# SOURCE DOCUMENT start

Our revolving credit facility restricts our ability to pay dividends to our stockholders or to repurchase shares of our Class A common stock. We also are required under our revolving credit facility to comply with, as of the most recently completed fiscal quarter, (i) a ratio of total net funded debt to consolidated EBITDA not to exceed 3.50 to 1.00, and (ii) a current ratio of not less than 1.00 to 1.00 and (iii) leverage (maximum 3.00x) and liquidity (minimum 10% of total revolving commitments) conditions with respect to the ability to pay dividends or distributions (other than permitted tax distributions). Our ability to comply with these restrictions and covenants in the future is uncertain and will be affected by the levels of free cash flow and events or circumstances beyond our control, such as a downturn in our business or the economy in general or reduced oil, natural gas and NGL prices. If we violate any of the restrictions, covenants, ratios or tests in our revolving credit facility, a significant portion of our indebtedness may become immediately due and payable, our ability to pay dividends to our stockholders will be inhibited and our lenders’ commitment to make further loans to us may terminate. We might not have, or be able to obtain, sufficient funds to make these accelerated payments. In addition, our obligations under our revolving credit facility are secured by substantially all of our assets, and if we are unable to repay our indebtedness under our revolving credit facility, the lenders can seek to foreclose on our assets.

The borrowings under our revolving credit facility expose us to interest rate risk.

We are exposed to interest rate risk associated with borrowings under the our revolving credit facility. Our revolving credit facility bears interest at a rate per annum equal to, at our option, the adjusted base rate or the adjusted London Inter-Bank Offered Rate ("LIBOR") rate plus an applicable margin. The applicable margin is based on utilization of our revolving credit facility and ranges from (a) in the case of adjusted base rate loans, 1.500% to 2.500% and (b) in the case of adjusted LIBOR rate loans, 2.500% to 3.500%. LIBOR tends to fluctuate based on multiple facts, including general short-term interest rates, rates set by the U.S. Federal Reserve and other central banks, the supply of and demand for credit in the London interbank market and general economic conditions. If interest rates increase, so will our interest costs, which may have a material adverse effect on our business, financial conditions and results of operations.

# SOURCE DOCUMENT end

#### SET TASKS
A) According to the revolving credit facility excerpt, what is the highest ratio of total net funded debt to consolidated EBITDA the company may have?
B) Extend the revolving credit facility excerpt past its final sentence.
These records have no connection to the revolving credit facility excerpt.

# INFORMATION PROVIDED start

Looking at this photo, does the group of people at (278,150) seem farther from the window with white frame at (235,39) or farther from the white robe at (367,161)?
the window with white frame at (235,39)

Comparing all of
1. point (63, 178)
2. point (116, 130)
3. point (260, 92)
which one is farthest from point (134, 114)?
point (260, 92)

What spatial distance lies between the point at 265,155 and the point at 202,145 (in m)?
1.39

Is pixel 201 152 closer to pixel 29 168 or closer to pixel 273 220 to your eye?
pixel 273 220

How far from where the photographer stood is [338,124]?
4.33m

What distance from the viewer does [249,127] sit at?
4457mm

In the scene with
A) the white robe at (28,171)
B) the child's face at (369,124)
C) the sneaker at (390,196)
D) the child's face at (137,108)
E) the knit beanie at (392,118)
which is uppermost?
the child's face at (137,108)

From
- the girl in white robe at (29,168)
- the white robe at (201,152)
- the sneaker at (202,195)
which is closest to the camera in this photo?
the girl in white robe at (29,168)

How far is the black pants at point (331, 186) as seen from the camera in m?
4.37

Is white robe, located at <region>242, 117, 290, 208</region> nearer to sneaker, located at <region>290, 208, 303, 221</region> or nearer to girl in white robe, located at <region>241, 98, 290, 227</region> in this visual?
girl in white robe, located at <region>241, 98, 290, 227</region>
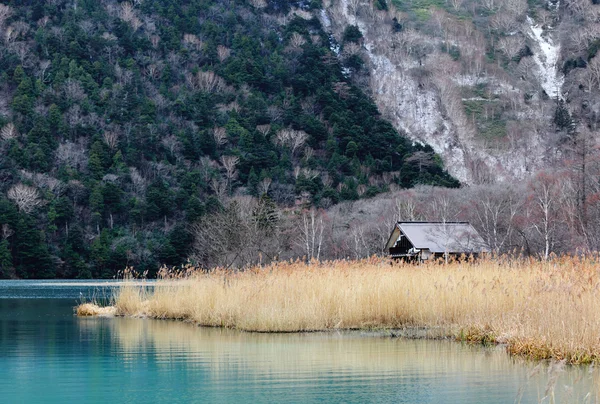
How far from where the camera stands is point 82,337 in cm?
2011

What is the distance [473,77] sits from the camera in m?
150

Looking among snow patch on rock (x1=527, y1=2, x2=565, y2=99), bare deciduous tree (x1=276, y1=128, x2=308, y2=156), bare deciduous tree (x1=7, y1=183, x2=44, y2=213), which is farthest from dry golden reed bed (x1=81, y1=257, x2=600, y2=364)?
snow patch on rock (x1=527, y1=2, x2=565, y2=99)

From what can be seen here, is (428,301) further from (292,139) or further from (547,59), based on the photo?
(547,59)

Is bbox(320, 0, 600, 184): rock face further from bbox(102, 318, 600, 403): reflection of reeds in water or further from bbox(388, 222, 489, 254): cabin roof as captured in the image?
bbox(102, 318, 600, 403): reflection of reeds in water

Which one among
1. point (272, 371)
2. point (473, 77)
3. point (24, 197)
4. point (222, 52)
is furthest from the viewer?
point (473, 77)

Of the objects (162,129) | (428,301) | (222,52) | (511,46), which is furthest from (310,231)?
(511,46)

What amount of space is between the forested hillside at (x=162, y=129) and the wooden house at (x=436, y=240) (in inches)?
1261

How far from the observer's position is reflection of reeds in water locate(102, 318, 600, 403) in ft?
38.5

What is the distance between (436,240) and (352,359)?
102 feet

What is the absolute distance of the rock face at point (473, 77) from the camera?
Answer: 128m

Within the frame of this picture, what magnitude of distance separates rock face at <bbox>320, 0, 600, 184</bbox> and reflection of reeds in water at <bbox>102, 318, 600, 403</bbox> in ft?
313

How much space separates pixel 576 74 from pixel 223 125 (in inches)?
2455

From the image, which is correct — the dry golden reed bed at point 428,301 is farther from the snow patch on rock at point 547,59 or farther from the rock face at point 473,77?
the snow patch on rock at point 547,59

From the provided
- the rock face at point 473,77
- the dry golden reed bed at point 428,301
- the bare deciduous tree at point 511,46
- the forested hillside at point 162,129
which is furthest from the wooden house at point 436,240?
the bare deciduous tree at point 511,46
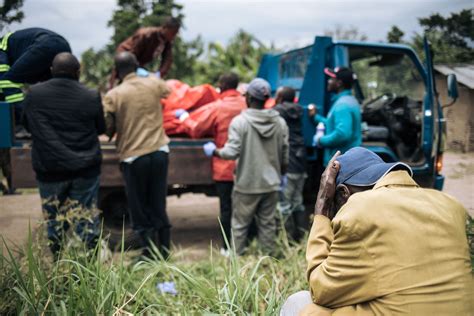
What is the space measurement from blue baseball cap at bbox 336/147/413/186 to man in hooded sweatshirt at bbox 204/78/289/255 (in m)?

# INFORMATION PROVIDED end

#### ANSWERS TO THE EXERCISE
A) 3.50 to 1.00.

B)
In 2017, the U.K. Financial Conduct Authority announced that it will no longer persuade or compel banks to submit LIBOR rates after 2021. At the end of 2021, the ICE Benchmark Administration (the current LIBOR administrator) ceased publishing one-week and two-month U.S. dollar LIBOR tenors and announced that it will cease publishing all remaining U.S. dollar LIBOR tenors in June 2023. The Federal Reserve Bank of New York, in conjunction with the Alternative Reference Rates Committee, has recommended that U.S. dollar LIBOR be replaced by the Secured Overnight Financing Rate (“SOFR”) SOFR is an overnight rate backed by U.S. Treasury, rather than a term rate, making it an inexact replacement for LIBOR. Whether or not SOFR or any other potential alternative reference rate attains market traction as a LIBOR replacement rate remains in question.

The current provisions in our revolving credit facility to change the benchmark rate for LIBOR loans from LIBOR to SOFR require calculations of a spread. Industry organizations are attempting to structure the spread calculation in a manner that
minimizes the possibility of value transfer between borrowers, lenders and contractual counterparties as a result of the switch to
SOFR, but there can be no assurance that the calculated spread will be fair and accurate. We cannot predict the effect of any such changes, any establishment of alternative reference rates or any other reforms that may be required and/or implemented given the developments with respect to LIBOR. The potential effect of the cessation of LIBOR or our future borrowing costs for any borrowings under our revolving credit facility cannot yet be determined





51



Our debt levels may limit our flexibility to obtain additional financing and pursue other business opportunities.

Our existing and future indebtedness could have important consequences to us, including:
our ability to obtain additional financing, if necessary, for working capital, capital expenditures, acquisitions or other purposes may be impaired, or such financing may not be available on terms acceptable to us;
covenants in our existing and future credit and debt arrangements will require us to meet financial tests that may affect our flexibility in planning for and reacting to changes in our business, including possible acquisition opportunities;
our access to the capital markets may be limited;
our borrowing costs may increase;
we will need a substantial portion of our free cash flow to make principal and interest payments on our indebtedness, reducing the funds that would otherwise be available for operations, future business opportunities and payment of dividends to our stockholders; and
our debt level will make us more vulnerable than our competitors with less debt to competitive pressures or a downturn in our business or the economy generally.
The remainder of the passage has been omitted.